In fact, MMSD was very unpopular, even hated, when Shafer first started working there as an engineer. During the so-called “sewer wars,” Milwaukee’s sewer system released untreated wastewater into streams, rivers and Lake Michigan an average of 60 times a year. Today, that's down to just a couple of times a year.
That’s thanks in large part to Shafer’s leadership of MMSD since 2002. This month's Milwaukee Magazine issue highlights his time and work with the organization.
While spending time on his grandparents' farm in his native central Illinois, Shafer developed an interest in water quality early in his life. After graduating from school and spending time in the Army Corps of Engineers, Shafer soon found himself at MMSD in 1998 as the head of the engineering department. When he arrived, the "sewer wars" were in full force.

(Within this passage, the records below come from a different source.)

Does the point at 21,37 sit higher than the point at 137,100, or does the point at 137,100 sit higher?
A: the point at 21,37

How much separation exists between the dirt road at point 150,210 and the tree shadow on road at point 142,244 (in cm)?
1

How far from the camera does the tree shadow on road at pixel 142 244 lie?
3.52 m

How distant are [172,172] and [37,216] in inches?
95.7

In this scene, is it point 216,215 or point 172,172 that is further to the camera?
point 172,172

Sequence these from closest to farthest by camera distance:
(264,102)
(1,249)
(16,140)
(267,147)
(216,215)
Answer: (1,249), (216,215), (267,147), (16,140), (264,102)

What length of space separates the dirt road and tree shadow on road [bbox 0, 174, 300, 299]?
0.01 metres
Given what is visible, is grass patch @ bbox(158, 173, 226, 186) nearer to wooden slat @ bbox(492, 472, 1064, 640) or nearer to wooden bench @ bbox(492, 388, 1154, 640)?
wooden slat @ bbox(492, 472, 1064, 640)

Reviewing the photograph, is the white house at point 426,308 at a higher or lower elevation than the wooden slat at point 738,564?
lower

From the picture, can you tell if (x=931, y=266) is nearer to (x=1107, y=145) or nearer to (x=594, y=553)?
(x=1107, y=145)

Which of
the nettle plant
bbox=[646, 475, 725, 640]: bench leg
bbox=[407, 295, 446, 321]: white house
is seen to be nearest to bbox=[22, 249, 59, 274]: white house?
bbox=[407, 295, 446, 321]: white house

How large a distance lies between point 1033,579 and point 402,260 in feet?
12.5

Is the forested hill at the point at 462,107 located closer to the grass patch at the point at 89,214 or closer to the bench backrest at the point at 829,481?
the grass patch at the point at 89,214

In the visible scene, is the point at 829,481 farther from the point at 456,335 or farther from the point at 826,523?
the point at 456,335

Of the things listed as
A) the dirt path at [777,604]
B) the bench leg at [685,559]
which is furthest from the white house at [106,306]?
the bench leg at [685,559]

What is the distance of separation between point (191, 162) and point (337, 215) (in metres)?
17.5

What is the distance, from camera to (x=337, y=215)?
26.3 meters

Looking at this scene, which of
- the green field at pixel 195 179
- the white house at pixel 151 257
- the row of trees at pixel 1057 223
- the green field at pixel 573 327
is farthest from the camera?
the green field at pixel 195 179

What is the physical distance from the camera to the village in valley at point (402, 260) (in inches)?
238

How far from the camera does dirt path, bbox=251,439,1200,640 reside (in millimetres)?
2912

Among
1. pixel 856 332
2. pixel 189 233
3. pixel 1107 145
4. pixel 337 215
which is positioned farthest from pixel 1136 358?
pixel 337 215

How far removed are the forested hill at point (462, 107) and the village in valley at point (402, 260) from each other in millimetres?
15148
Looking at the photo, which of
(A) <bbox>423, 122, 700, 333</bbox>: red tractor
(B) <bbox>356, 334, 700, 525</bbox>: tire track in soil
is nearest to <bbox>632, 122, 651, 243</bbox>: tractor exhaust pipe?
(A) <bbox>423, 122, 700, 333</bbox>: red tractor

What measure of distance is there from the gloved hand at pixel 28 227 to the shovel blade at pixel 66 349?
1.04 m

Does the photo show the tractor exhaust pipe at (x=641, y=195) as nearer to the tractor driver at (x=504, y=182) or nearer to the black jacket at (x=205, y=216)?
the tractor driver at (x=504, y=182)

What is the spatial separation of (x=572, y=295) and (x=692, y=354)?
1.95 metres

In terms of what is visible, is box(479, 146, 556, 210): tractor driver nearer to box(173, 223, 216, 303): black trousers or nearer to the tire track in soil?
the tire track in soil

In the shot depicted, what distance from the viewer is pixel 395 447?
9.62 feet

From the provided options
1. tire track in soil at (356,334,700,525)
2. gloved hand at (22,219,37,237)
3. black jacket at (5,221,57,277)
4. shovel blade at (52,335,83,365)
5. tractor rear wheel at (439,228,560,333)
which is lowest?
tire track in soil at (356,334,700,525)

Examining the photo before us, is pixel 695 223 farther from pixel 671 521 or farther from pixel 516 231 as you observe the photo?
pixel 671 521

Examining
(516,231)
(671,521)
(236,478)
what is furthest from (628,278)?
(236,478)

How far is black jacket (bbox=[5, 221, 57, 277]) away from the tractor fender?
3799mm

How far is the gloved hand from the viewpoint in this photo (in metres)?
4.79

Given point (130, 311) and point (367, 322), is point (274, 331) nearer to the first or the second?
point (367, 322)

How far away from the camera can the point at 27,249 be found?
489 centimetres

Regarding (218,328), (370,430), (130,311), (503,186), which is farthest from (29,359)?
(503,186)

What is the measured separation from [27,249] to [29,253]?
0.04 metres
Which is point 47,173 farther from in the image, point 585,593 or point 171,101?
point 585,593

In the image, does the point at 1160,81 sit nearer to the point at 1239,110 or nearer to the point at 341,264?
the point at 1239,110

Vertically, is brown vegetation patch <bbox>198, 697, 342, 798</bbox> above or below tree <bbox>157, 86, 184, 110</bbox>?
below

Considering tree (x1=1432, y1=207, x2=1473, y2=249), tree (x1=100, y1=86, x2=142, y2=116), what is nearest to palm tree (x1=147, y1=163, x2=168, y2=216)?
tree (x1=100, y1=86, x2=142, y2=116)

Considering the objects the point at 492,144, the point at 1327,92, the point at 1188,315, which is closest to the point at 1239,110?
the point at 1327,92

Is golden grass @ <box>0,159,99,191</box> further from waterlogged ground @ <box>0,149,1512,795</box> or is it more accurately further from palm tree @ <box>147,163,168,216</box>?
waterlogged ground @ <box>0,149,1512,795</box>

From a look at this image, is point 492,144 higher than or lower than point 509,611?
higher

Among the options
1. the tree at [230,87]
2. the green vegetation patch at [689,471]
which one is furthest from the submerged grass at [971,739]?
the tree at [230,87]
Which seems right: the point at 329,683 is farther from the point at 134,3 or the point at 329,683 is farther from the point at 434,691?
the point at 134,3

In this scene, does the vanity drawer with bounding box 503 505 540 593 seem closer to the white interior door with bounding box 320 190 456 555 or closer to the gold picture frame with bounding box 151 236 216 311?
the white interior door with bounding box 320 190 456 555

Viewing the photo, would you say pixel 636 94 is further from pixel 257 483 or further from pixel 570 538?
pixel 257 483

"In 1972, the Clean Water Act passed, and almost immediately after that, the City of Milwaukee was sued for a combined sewer and separate sewer overflows into Lake Michigan by Illinois and Chicago," Shafer explains. "And so the sewer wars was a battle over who was going to pay for the deep tunnel, and for some of those improvements, basically pitting the in Milwaukee County communities against the out of Milwaukee County communities."
When Shafer became executive director, he inherited a system that allowed an average of about between eight and nine billion gallons of wastewater into Lake Michigan each year. One of his first tasks was changing the tunnel operation system from a computer algorithm to personal management, which drastically reduced the number of these incidents.
Another big focus for Shafer was responding to the threat that climate change posed to the water industry. Rain barrels weren't an overly popular idea in the early 2000s when Shafer first proposed them, but they've had an impact on the environment. "As those efforts grew, and as more and more came into operation, we're seeing more water being captured off those rooftops instead of going into the sewer system," says Shafer.
After over 20 years, Shafer is still invigorated to continue the work.
Shafer says, "Trying to make this community more resilient to climate change with less flooding; that's the stuff that brings me [joy] every day, and mostly it's working with some really phenomenal people here at the district."